Human menisci were harvested from four patients undergoing total knee replacements. Tissue from the outer and inner regions represented pieces taken from one third and two thirds of the radial distance of the meniscus, respectively. Meniscus cells were released from the menisci after collagenase treatment. Bone marrow MSCs were obtained from the iliac crest of two patients after plastic adherence and in vitro culture until passage 2. Primary meniscus cells from the outer (MCO) or inner (MCI) regions of the meniscus were co-cultured with MSCs in three-dimensional (3D) pellet cultures at 1:3 ratio, respectively, for 3 weeks in the presence of serum-free chondrogenic medium containing TGF-β1. Mono-cultures of MCO, MCI and MSCs served as experimental control groups. The tissue formed after 3 weeks was assessed biochemically, histochemically and by quantitative RT-PCR.

Results

Co-culture of inner (MCI) or outer (MCO) meniscus cells with MSCs resulted in neo-tissue with increased (up to 2.2-fold) proteoglycan (GAG) matrix content relative to tissues formed from mono-cultures of MSCs, MCI and MCO. Co-cultures of MCI or MCO with MSCs produced the same amount of matrix in the tissue formed. However, the expression level of aggrecan was highest in mono-cultures of MSCs but similar in the other four groups.
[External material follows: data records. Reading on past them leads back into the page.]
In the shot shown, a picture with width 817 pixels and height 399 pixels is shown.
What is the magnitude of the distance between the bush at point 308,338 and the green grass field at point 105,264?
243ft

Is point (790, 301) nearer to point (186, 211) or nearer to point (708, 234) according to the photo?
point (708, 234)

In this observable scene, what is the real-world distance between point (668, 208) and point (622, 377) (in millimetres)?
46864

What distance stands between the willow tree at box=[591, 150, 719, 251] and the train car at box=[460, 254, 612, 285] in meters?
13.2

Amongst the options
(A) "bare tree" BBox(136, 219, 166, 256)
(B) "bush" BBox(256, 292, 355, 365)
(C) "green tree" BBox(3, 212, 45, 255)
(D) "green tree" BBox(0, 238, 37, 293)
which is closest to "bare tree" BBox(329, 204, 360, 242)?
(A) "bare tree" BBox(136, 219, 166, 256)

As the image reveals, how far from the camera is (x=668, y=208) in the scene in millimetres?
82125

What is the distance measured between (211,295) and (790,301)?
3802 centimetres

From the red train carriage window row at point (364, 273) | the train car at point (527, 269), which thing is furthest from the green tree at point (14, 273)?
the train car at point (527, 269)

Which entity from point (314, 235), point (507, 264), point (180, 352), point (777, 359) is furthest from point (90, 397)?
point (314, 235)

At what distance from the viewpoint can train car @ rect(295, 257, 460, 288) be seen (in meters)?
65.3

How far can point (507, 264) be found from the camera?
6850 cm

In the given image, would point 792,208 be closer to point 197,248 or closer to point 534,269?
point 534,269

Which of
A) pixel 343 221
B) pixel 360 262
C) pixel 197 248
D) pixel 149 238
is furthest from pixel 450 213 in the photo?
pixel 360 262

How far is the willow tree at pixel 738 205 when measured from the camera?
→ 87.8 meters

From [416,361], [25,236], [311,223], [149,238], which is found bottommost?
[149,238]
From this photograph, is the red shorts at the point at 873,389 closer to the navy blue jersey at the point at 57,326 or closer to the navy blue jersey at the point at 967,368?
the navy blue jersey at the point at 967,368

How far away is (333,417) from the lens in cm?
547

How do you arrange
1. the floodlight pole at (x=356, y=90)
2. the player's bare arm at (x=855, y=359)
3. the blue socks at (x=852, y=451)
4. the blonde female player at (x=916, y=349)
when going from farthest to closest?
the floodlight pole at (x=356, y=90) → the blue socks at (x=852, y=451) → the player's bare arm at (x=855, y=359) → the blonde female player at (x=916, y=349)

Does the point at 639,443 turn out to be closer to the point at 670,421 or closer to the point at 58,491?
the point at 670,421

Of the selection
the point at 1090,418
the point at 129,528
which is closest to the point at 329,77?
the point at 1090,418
The DNA content of the tissues from co-cultured cells was not statistically different from tissues formed from mono-cultures of MSCs, MCI and MCO. The expression of collagen I (COL1A2) mRNA increased in co-cultured cells relative to mono-cultures of MCO and MCI but not compared to MSC mono-cultures. Collagen II (COL2A1) mRNA expression increased significantly in co-cultures of both MCO and MCI with MSCs compared to their own controls (mono-cultures of MCO and MCI respectively) but only the co-cultures of MCO:MSCs were significantly increased compared to MSC control mono-cultures. Increased collagen II protein expression was visible by collagen II immuno-histochemistry. The mRNA expression level of Sox9 was similar in all pellet cultures. The expression of collagen × (COL10A1) mRNA was 2-fold higher in co-cultures of MCI:MSCs relative to co-cultures of MCO:MSCs. Additionally, other hypertrophic genes, MMP-13 and Indian Hedgehog (IHh), were highly expressed by 4-fold and 18-fold, respectively, in co-cultures of MCI:MSCs relative to co-cultures of MCO:MSCs.

Conclusions

Co-culture of primary MCI or MCO with MSCs resulted in enhanced matrix formation. MCI and MCO increased matrix formation similarly after co-culture with MSCs. However, MCO was more potent than MCI in suppressing hypertrophic differentiation of MSCs. These findings suggest that meniscus cells from the outer-vascular regions of the meniscus can be supplemented with MSCs in order to engineer functional grafts to reconstruct inner-avascular meniscus.